Notable Quotes & Timestamps
- "[07:06] Paul: 'She's doing, like, solo lambada. It's a kind of masturbation in my mind. That's what I feel like the movie...'”
- "[16:06] June: 'Jason is baby.'"
- "[32:25] Jessica: 'One of the big problems I had with this movie was their apology at the end...it’s such a non-apology.'"
- "[33:01] June: 'How about this? You know who never apologizes and never gets their comeuppance is fucking Ashley, who sucks so hard and is the worst, the worst villain of the entire movie.'"
- "[41:27] June: 'That is the last line of the movie. There's no more dialogue. No, it's just dancing.'"
- "[47:39] June: 'Jason repeatedly turns down alcohol because he's driving. We never see them doing drugs...his only vice is dancing.'"
- "[61:15] June: 'Dance is the transaction that needs to like emotionally get you there. The, the dancing just doesn't seal the deal.'"

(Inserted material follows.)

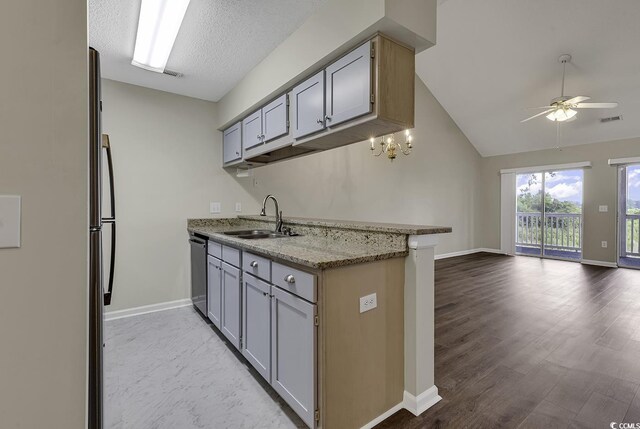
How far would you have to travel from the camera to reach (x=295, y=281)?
1566 mm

- "[66:19] June: 'It really is the ozone layer and the destruction of the rainforest which in this time period is...the only climate change level event.'"

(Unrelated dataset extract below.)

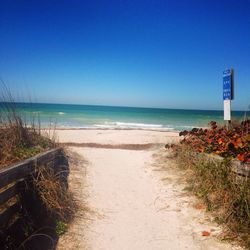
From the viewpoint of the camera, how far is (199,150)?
232 inches

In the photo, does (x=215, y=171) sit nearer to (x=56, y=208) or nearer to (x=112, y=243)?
(x=112, y=243)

- "[71:00] June: 'Once again, the dance captivated everyone, including Mama Coconut.'"
Other Fun Segments
Cultural References and Running Bits:
- Dirty Dancing training montages vs. The Forbidden Dance’s awkwardness (15:00)
- "Jason is baby" running joke (16:06, 49:12)

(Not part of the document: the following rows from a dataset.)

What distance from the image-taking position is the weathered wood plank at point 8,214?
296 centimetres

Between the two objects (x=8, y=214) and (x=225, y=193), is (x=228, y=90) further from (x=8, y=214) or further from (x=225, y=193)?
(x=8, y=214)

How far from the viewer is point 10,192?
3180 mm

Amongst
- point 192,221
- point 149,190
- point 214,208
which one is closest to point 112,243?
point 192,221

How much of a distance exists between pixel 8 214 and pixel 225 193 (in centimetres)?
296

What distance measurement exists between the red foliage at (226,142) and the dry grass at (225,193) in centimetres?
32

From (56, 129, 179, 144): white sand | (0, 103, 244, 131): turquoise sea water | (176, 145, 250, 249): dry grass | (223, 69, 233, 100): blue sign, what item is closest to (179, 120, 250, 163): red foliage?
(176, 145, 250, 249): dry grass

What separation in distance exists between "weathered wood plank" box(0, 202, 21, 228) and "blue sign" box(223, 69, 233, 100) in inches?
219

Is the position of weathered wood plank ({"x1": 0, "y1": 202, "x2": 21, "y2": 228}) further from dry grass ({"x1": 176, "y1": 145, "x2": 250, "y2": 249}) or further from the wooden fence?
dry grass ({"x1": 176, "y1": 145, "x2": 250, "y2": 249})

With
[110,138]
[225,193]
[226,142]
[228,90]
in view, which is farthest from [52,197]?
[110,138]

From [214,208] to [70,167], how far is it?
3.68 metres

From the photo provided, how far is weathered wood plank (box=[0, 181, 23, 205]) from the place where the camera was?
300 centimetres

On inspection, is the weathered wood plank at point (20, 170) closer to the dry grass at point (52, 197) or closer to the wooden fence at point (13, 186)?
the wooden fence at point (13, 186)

- Critique of '80s/'90s hairlines and pop culture standards (26:06)
- Side-rants on club subcultures and baffling costume choices ([51:06])
Behind-the-Scenes Trivia:
- Golan and Globus’s rivalry commented on in amused disbelief (63:15)
- The real-life identity and role of Mama Coconut revealed ([71:15])
Overall Take and Recommendations
The hosts unanimously agree that while the film is bad in almost every technical and cultural sense, it remains an amusing, bizarre time capsule of 1990:
- Terrible (soulless) dance sequences
- An oddly progressive yet incompetent ecological message
- Ridiculous dialogue and non-acting
- Accidental laughs and occasionally memorable set-pieces
- Worth watching for fans of “so-bad-it’s-good” cinema, with a few drinks and the right company
[73:23] Would you recommend people watch this film?
- June: “Absolutely.”
- Jessica: “I’ve enjoyed talking to you two about it...and we had some laughs.”
- Paul: “It wasn’t too long...most of the movie is a montage.”
Notable End-of-Episode Gags
- New merch: “Jason baby needs a Swayze” personal ad T-shirt ([74:22])
- Pseudo-PSA: “This episode is dedicated to the rainforest.”
Final Thought
A fever dream of a late-80s/early-90s culture clash movie, more notable for its context than its content. A perfect specimen for How Did This Get Made? fans—come for the accidental chaos, stay for the hosts’ riffing.
For Deeper Listening:
- Key segments to check out (approximate timestamps):
- 02:03—Dual-release confusion and lawsuits
- 10:10—Plot outline
- 14:22—Dance rehearsal montage and critique
- 21:29—Jason's age and casting oddities
- 32:25—Villain analysis, racist friends
- 41:08—Rainforest 'boycott' and abrupt ending
- 63:11—Golan/Globus rivalry breakdown
- 73:23—Final verdict: Should you watch this?
Memorable Quote:
[68:18] Akbar: “This was the most sensuous movie I've ever seen...Bow wow, five stars.”